Текст книги "Анархисты"
Автор книги: Александр Иличевский
Жанр: Современная русская литература, Современная проза
сообщить о неприемлемом содержимом
Текущая страница: 7 (всего у книги 20 страниц)
– Не кипятитесь, Владимир Семеныч, лучше послушайте. Я здесь не за комиссара. Мне лично Соломин ничего особенно дурного не сделал, но в то же время во все времена гражданские республики имели практику остракизма – в том или ином виде. И я не понимаю, почему нам в нашей, смею надеяться, республике нельзя внедрить правоприменение.
– Да кто ж позволил вам судить?! – вышел из-за стола Дубровин. – Чудак-человек, что ж вы набросились на бедного Соломина?

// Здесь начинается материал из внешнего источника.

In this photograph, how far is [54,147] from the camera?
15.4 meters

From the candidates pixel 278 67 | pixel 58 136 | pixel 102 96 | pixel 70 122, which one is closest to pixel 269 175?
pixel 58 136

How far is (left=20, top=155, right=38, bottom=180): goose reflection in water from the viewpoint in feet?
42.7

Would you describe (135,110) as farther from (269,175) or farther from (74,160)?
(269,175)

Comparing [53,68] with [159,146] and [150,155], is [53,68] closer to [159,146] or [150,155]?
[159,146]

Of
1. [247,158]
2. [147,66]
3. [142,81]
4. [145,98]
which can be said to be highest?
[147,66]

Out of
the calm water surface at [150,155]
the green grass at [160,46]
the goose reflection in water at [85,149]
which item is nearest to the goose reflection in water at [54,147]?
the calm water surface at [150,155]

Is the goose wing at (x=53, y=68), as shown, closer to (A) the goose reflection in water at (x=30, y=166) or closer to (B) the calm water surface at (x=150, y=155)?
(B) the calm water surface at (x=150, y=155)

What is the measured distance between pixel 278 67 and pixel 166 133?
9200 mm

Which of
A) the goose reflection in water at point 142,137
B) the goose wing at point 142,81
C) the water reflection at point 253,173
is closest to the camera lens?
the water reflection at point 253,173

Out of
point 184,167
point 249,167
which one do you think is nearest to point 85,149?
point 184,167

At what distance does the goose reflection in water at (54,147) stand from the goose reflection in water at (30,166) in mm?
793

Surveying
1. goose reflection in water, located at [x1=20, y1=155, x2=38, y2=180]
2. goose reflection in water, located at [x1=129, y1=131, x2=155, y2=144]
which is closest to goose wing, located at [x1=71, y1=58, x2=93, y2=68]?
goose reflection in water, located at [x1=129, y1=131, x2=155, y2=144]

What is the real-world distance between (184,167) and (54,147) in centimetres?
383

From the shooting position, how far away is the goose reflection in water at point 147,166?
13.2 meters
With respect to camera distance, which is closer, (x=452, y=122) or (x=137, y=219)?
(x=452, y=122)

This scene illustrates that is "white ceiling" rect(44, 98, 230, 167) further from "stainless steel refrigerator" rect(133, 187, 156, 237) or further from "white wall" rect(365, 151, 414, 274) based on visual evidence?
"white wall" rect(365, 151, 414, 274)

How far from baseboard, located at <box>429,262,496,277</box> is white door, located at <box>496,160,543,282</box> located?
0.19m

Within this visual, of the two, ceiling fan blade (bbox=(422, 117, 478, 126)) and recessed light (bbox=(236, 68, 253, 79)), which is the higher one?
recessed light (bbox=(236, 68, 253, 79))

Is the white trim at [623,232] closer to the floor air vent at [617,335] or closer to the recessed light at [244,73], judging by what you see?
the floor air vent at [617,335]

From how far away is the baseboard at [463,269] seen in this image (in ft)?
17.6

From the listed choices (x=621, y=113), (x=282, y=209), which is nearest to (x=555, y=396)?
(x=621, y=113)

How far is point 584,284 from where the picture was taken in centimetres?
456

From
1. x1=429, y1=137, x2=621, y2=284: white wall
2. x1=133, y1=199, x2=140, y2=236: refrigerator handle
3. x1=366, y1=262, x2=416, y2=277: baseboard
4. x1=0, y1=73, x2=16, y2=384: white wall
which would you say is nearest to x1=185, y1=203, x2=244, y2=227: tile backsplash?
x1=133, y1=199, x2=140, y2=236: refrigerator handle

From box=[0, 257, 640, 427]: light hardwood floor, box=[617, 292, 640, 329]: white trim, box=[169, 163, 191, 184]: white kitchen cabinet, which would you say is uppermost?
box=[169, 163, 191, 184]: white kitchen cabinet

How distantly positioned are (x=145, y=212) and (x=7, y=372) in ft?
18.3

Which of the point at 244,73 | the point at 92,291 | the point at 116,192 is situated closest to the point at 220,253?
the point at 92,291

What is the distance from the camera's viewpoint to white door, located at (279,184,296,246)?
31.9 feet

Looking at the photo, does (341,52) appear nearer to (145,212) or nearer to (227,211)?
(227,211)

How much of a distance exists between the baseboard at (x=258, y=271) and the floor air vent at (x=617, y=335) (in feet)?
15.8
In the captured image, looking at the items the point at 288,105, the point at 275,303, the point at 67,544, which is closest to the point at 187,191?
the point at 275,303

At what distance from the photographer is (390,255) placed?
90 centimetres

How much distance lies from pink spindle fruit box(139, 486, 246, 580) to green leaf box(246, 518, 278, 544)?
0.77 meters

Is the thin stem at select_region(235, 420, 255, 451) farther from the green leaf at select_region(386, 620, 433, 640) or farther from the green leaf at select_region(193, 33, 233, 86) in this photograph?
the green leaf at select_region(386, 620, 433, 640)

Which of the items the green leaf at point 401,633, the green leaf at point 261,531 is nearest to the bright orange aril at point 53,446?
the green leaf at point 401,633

– А почему нет? Он не святоша и за одно только, что кажется мямлей, не заслуживает исключительного всепрощения. Что славного он сотворил в своей жизни? Вместо того чтобы получить высшее образование, он с юных лет становится торгашом. Потом вникает в скупку акций у физлиц – скупил, продал на бирже, скупил еще дешевле и продал еще дороже. В личных связях неразборчив, семьи не создал, смысла никакого не произвел. Знает только, что малюет и ездит по Европе, наслаждаясь своим собственным образом барина и романтического художника. Теперь же, видите ли, влюбился и грозит свою любовь раздуть до огромного пожара, который рано или поздно охватит не только дачные окрестности, но и нас самих.
– Да откуда вам знать? – буркнул Дубровин, снова садясь с еще одной бутылкой пива, которую достал из холодильника. – Довольно судачить о пустом. На правах старшего я прекращаю разговор.
Турчин тщательно соскреб со сковородки остатки картошки – себе и священнику поровну. Дубровин пошире открыл окно, посмотрел вверх и вздохнул:
– Ишь, упустил – осы под карнизом гнездо налепили. Надо будет как-то их побороть. Швабру взять, что ли? Как бы не искусали. Яков Борисыч, одолжите ваш пчелиный шлем с забралом?
– Берите, – торжественно сказал Турчин.
Помолчали. Было слышно, как гаркает Капелкин и визжат и носятся в парке с водяными пистолетами дети.
– Любовь нельзя победить, ей нельзя сопротивляться, она все равно окажется сильнее человека, – тихо произнес отец Евмений. – Но не каждого человека она посещает.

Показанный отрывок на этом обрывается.